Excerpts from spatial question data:
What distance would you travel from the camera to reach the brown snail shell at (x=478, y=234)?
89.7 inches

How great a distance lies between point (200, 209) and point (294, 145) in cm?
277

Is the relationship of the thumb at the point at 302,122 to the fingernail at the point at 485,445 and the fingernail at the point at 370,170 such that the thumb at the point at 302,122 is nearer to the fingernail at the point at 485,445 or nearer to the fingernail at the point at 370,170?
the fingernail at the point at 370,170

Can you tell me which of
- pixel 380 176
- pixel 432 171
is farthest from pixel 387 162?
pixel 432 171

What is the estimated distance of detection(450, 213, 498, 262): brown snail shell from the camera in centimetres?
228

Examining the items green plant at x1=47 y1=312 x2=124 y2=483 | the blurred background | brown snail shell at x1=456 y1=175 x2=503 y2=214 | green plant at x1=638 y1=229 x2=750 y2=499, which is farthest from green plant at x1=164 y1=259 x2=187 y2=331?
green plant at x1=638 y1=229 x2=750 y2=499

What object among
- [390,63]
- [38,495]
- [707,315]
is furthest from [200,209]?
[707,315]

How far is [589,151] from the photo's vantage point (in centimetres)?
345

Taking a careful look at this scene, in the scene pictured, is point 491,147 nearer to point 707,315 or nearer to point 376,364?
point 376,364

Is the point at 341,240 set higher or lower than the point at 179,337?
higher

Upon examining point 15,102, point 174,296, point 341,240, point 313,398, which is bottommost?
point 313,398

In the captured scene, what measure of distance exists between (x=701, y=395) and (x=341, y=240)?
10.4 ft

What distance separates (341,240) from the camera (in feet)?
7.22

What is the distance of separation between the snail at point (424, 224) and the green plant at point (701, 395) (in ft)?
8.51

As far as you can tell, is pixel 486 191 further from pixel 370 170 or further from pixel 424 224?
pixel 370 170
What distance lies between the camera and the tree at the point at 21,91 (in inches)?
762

**TASK INSTRUCTIONS:** Reproduce the material above word for word, keeping every line in its original order.

**WRITTEN ANSWER:**
What distance would you travel from the camera to reach the brown snail shell at (x=478, y=234)?
89.7 inches

How great a distance lies between point (200, 209) and point (294, 145) in cm?
277

Is the relationship of the thumb at the point at 302,122 to the fingernail at the point at 485,445 and the fingernail at the point at 370,170 such that the thumb at the point at 302,122 is nearer to the fingernail at the point at 485,445 or nearer to the fingernail at the point at 370,170?
the fingernail at the point at 370,170

Can you tell me which of
- pixel 380 176
- pixel 432 171
is farthest from pixel 387 162?
pixel 432 171

What is the estimated distance of detection(450, 213, 498, 262): brown snail shell from the camera in centimetres?
228

Examining the items green plant at x1=47 y1=312 x2=124 y2=483 | the blurred background | brown snail shell at x1=456 y1=175 x2=503 y2=214 | green plant at x1=638 y1=229 x2=750 y2=499, which is farthest from green plant at x1=164 y1=259 x2=187 y2=331?
green plant at x1=638 y1=229 x2=750 y2=499

What object among
- [390,63]
- [38,495]
- [707,315]
is furthest from [200,209]?
[707,315]

How far is [589,151] from the photo's vantage point (in centimetres)?
345

Taking a careful look at this scene, in the scene pictured, is point 491,147 nearer to point 707,315 or nearer to point 376,364?
point 376,364

Is the point at 341,240 set higher or lower than the point at 179,337?
higher

Upon examining point 15,102, point 174,296, point 341,240, point 313,398, which is bottommost?
point 313,398

In the captured scene, what measure of distance exists between (x=701, y=395) and (x=341, y=240)?
10.4 ft

What distance separates (341,240) from the camera (in feet)?
7.22

What is the distance of separation between the snail at point (424, 224) and the green plant at point (701, 395) (in ft)?
8.51

As far as you can tell, is pixel 486 191 further from pixel 370 170 or further from pixel 424 224?
pixel 370 170
What distance lies between the camera and the tree at the point at 21,91 (in inches)?
762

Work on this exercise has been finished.